A year ago, we announced plans for our Global Xpress network that will result in even greater capabilities, capacity and agility. To meet the forecasted growth in demand for global mobile connectivity we are transforming the way we design, deliver and operate all our infrastructure. An explosion in innovation is now coming to fruition in our ground network, with a massive development programme taking place this year and next.
“This year Inmarsat will deploy and bring into service more ground stations than we’ve ever done in a single year,” says Inmarsat Chief Technology Officer Peter Hadinger.
Craig Hibberd, Senior Director, Ka-band Systems Engineering has the details: “At the end of 2019 we supported four I-4 satellites, four GX satellites and our European Aviation Network (EAN) satellite from 17 large antennas at 11 SAS locations around the world.
“In 2020, the introduction of our powerful fifth Global Xpress satellite, GX5, adds six new antennas and three new locations to our global footprint. In 2021 we will add another six large antennas to existing and new sites to support two new Inmarsat-6 satellites. Another half dozen sites are currently in operation or in development with national partners in Russia, India and China to meet our regulatory obligations there.”
A new 9-metre Ka-band antenna was installed at our ground station in Burum in readiness for GX5 commercial service introduction
GX5 alone will see Inmarsat’s global satellite capacity more than double. The I-6 generation, the first to feature Ka-band payloads hosted on L-band satellites, will add another 50% to our capacity in regions with the highest demand.
A key element of the investment in our ground network has been the development of a huge high-speed, global software-defined network (SDN) and the use of Networks Function Virtualisation (NFV).

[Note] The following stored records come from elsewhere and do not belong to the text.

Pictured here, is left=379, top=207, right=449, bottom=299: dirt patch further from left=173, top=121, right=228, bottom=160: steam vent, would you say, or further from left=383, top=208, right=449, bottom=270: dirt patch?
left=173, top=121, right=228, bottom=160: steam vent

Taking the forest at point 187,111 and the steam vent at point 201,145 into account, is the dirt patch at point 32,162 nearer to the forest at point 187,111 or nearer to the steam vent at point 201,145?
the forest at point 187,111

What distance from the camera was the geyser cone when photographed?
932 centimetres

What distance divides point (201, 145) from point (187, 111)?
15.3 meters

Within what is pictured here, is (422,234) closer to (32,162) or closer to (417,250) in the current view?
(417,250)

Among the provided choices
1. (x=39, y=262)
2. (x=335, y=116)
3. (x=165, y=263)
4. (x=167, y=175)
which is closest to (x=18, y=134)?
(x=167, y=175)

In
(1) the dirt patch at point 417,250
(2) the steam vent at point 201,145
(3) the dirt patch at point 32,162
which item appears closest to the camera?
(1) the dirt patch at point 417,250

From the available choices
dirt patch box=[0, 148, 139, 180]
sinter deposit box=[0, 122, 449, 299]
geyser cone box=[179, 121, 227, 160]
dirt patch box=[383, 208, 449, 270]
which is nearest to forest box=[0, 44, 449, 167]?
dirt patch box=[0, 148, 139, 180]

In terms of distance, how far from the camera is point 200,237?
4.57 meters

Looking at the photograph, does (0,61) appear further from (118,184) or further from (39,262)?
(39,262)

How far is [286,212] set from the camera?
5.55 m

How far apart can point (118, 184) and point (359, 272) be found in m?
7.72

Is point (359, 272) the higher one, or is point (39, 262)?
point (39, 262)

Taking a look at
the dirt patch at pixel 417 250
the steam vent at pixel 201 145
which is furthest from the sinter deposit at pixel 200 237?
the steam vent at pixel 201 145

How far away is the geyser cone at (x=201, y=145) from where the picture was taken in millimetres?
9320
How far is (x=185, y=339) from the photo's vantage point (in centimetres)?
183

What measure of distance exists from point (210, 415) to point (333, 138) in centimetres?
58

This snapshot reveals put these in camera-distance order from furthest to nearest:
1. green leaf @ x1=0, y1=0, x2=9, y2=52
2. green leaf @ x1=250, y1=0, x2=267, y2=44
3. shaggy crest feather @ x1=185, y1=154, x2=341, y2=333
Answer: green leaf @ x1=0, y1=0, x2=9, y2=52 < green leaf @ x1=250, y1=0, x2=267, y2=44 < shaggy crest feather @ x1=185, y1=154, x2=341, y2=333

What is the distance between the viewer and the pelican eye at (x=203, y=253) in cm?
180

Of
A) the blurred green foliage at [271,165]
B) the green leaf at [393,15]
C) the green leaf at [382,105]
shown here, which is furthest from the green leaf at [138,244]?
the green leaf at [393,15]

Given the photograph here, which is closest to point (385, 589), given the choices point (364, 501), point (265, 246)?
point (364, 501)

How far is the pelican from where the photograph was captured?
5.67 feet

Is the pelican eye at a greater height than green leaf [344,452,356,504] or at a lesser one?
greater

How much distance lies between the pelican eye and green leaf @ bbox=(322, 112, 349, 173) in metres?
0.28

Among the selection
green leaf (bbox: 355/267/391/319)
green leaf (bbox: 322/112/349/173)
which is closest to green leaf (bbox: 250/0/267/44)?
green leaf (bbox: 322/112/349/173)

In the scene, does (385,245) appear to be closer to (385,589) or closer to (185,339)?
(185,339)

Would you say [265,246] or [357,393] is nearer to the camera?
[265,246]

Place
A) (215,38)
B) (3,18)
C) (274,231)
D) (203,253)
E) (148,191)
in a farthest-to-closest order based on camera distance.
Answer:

SDN manages all parts of the network – our ground stations, data centres and meet-me points – via software and directs them to work together in sync, like a conductor leading an orchestra (in fact, the process is called orchestration). By automating and synchronising many repetitive workflow tasks, operators are freed up to focus on more of the value adds our vast ground network can deliver, and developing new capabilities to offer to customers.
To understand NFV, think of how we used to have separate devices to make phone calls, listen to music, check the weather and browse the web – now they are all applications that run together on a smartphone. Similarly, many of the routing, management and security functions of our ground network can now be software-driven and hosted within the cloud, rather than on expensive purpose-built physical appliances. The result is we can boost the power and speed of the computer servers as technology improves and upgrade the applications independent of each other while saving cost.
Victor Chao, Director of IP Networks, explains: “These two technologies go hand in hand and allow Inmarsat to scale and accommodate both existing and future needs of our higher capacity satellite systems and network services.
“NFV allows us to virtualise much of our infrastructure and centralise network services at our regional data centres so we can reduce our physical footprint, making deployments greener, and deliver services which can scale elastically to our real-time demands. Drawing parallels with the widespread automation of the car and farming industries, SDN extends this same automation and agility to the operations of our increasingly dynamic and complex mobile network, further adding to the differentiation of Inmarsat’s service offerings.”
For our customers and partners, the benefits include much quicker provisioning of new GX or BGAN services, and for the team in our Network Operations Centre (NOC) working 24/7/365 to ensure we stay online, the more detailed view of our entire ground network reduces downtime and shortens repair cycles.
Peter Hadinger concludes: “We are working to ensure that our future network is super agile so that we can stay ahead of market trends and super cost-competitive so that we can beat any challenger. Our current investments will continue to dramatically increase the capacity, capability and agility of Global Xpress, while sharing a common core network across all our Ka-band, L-band and S-band services will allow faster provisioning and easier troubleshooting.
“Inmarsat’s ground network will remain our customers’ number one choice for meeting their toughest connectivity challenges both now and in the future.”